Vu les dernières conclusions, signifiées le 17 juin 2015, aux termes desquelles le CE de l'association COSEM, demande l'infirmation du jugement déféré en ce qu'il l'a débouté de sa demande de condamnation de M. [V] [P], ou subsidiairement de l'association COSEM au versement de la somme de 20.000 € à son profit au titre de l'entrave apportée à son bon fonctionnement en raison de la faute civile résultant de l'entrave par des propos injurieux, calomnieux, et menaçant tenus par M. [V] [P] lors des réunions du comité d'entreprise des 30 décembre 2013, 31 janvier 2014, 21 mars 2014, 25 avril 2014, 27 juin 2014 et 15 septembre 2014, entrave sanctionnée par l'article L. 2328-1 du code du travail, et la condamnation solidaire de M. [V] [P] et de l'association COSEM à lui verser (au comité d'entreprise COSEM) (et du) ainsi qu'au syndicat CFDT Santé Sociaux Paris la somme de 2 000 € au titre de l'article 700 du code de procédure civile ainsi qu'au paiement des entiers dépens.
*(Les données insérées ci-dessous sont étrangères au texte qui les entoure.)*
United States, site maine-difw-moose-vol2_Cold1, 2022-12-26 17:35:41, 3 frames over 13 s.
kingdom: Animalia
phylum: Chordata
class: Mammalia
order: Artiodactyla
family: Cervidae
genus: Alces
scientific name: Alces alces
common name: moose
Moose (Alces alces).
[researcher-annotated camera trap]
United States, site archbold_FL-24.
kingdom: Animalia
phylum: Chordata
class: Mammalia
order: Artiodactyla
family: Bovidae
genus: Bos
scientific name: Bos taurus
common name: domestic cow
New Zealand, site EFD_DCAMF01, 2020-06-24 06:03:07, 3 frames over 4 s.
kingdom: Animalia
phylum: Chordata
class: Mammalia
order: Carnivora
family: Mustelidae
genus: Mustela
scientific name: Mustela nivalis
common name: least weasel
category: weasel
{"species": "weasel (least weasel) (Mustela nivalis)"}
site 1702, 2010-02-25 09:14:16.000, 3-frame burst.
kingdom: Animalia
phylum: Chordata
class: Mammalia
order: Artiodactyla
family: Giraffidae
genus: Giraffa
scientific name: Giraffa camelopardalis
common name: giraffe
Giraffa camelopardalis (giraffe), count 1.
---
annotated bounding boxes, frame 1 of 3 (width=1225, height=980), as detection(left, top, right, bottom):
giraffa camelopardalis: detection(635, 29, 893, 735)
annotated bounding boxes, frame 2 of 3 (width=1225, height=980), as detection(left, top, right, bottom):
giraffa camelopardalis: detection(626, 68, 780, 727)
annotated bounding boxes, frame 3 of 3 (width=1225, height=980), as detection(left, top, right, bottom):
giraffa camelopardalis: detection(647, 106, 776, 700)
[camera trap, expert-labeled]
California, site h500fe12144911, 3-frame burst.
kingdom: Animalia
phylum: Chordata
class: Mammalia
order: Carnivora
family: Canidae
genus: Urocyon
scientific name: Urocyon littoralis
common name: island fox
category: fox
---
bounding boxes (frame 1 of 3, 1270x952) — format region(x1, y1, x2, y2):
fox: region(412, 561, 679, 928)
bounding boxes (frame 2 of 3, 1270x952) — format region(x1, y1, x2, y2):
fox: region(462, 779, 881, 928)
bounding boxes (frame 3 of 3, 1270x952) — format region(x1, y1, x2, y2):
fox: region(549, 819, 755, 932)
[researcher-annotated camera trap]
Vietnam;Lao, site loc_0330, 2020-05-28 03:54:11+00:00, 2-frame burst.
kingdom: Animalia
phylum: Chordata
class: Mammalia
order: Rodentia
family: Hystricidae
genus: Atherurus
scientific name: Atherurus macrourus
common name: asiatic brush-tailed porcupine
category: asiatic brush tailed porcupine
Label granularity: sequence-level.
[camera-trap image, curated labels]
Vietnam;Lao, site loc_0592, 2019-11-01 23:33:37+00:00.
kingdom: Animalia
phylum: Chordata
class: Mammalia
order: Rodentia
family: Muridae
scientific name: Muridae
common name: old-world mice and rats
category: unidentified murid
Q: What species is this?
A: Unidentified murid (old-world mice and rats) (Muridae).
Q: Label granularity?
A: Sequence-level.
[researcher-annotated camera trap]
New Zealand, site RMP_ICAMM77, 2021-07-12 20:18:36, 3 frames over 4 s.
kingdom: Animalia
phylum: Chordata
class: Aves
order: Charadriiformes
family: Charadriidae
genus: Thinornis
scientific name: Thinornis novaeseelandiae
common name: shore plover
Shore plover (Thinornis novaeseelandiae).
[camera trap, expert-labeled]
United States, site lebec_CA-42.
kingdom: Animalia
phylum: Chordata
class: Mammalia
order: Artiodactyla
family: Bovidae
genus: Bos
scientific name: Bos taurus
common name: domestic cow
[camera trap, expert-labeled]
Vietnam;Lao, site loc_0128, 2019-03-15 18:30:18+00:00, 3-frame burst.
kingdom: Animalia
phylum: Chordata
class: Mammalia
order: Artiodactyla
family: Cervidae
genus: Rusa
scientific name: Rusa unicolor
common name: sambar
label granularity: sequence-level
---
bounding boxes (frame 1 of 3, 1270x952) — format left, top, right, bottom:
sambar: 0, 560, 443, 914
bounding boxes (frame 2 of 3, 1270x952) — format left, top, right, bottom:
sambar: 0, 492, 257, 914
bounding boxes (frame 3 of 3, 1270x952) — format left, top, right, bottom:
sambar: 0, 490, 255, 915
Vu les dernières conclusions, signifiées le 13 août 2015, par l'association coordination des oeuvres sociales et médicales - COSEM et M. [P], tendant au débouté du CE de l'association COSEM et à sa condamnation à leur régler à chacun d'eux la somme de 5 000 € pour procédure abusive et la somme de 10 000 € au titre de l'article 700 du code de procédure civile ainsi qu'au paiement des entiers dépens ;
SUR CE, LA COUR :
Considérant que, pour un exposé complet des faits et de la procédure, il est expressément renvoyé au jugement déféré et aux écritures des parties ; qu'il convient de rappeler que :
* L'association Coordination des Oeuvres Sociales et Médicales (ci-après COSEM), soumise au régime de la loi du 1er juillet 1901, a pour principal objet l'exploitation de centres de santé situés à [Localité 2] dans le cadre des articles L. 6323-1 et suivants du code de la santé publique. Sa vocation sociale consiste à offrir au plus grand nombre un accès à des soins médicaux et dentaires. Elle exploite notamment trois centres de santé à [Localité 2] et emploie plus de 620 salariés permanents, dont 375 médecins et chirurgiens-dentistes ;
* jusqu'au 1er juillet 2014, le régime de prévoyance du COSEM s'appliquait différemment selon les catégories suivantes :
- pour la catégorie des cadres administratifs et des non-cadres, était appliqué un accord d'entreprise garantissant les risques d'invalidité, d'incapacité et de décès,
- pour la catégorie des praticiens, il était fait application d'un engagement unilatéral de l'employeur garantissant le risque décès ;
* s'agissant de la mutuelle, la prise en charge était définie comme suit :
- pour la catégorie des cadres administratifs et des non-cadres, la mutuelle était obligatoire, et le COSEM la prenait intégralement en charge selon un engagement unilatéral de l'employeur,
- pour la catégorie des praticiens, il n'y avait aucune obligation d'adhérer à la mutuelle de l'association et les praticiens qui souhaitaient y souscrire ne bénéficiaient d'aucune prise en charge par l'employeur ;
* l'entrée en vigueur du décret n°2012-25 du 9 janvier 2012, relatif au caractère collectif et obligatoire des garanties de protection sociale complémentaire, rendait impossible le maintien de ce régime mis en place au sein du COSEM ;
* souhaitant mettre en oeuvre un nouveau régime de prévoyance et de santé afin d'éviter d'être assujetti aux cotisations de sécurité sociale, le COSEM a dénoncé son engagement unilatéral, selon lequel il prenait en charge, intégralement, les frais de la mutuelle des salariés non
praticiens ;
* la régularité de cette procédure de dénonciation a été contestée par le comité d'entreprise de l'association COSEM, le syndicat CFDT Santé et Sociaux Paris, M. [Q] [Q], Mme [X] [V], Mme [N] [M], Mme [U] [C], Mme [F] [X] et M. [M] [A], qui ont obtenu l'autorisation d'assigner à jour fixe l'association, le 20 octobre 2014 ;
* le 17 mars 2015 est intervenue la décision dont appel qui a notamment déclaré irrecevable l'action intentée par le comité d'entreprise au titre de l'entrave, seul point sur lequel porte l'appel limité du comité d'entreprise, la cour n'étant saisie d'aucun appel incident.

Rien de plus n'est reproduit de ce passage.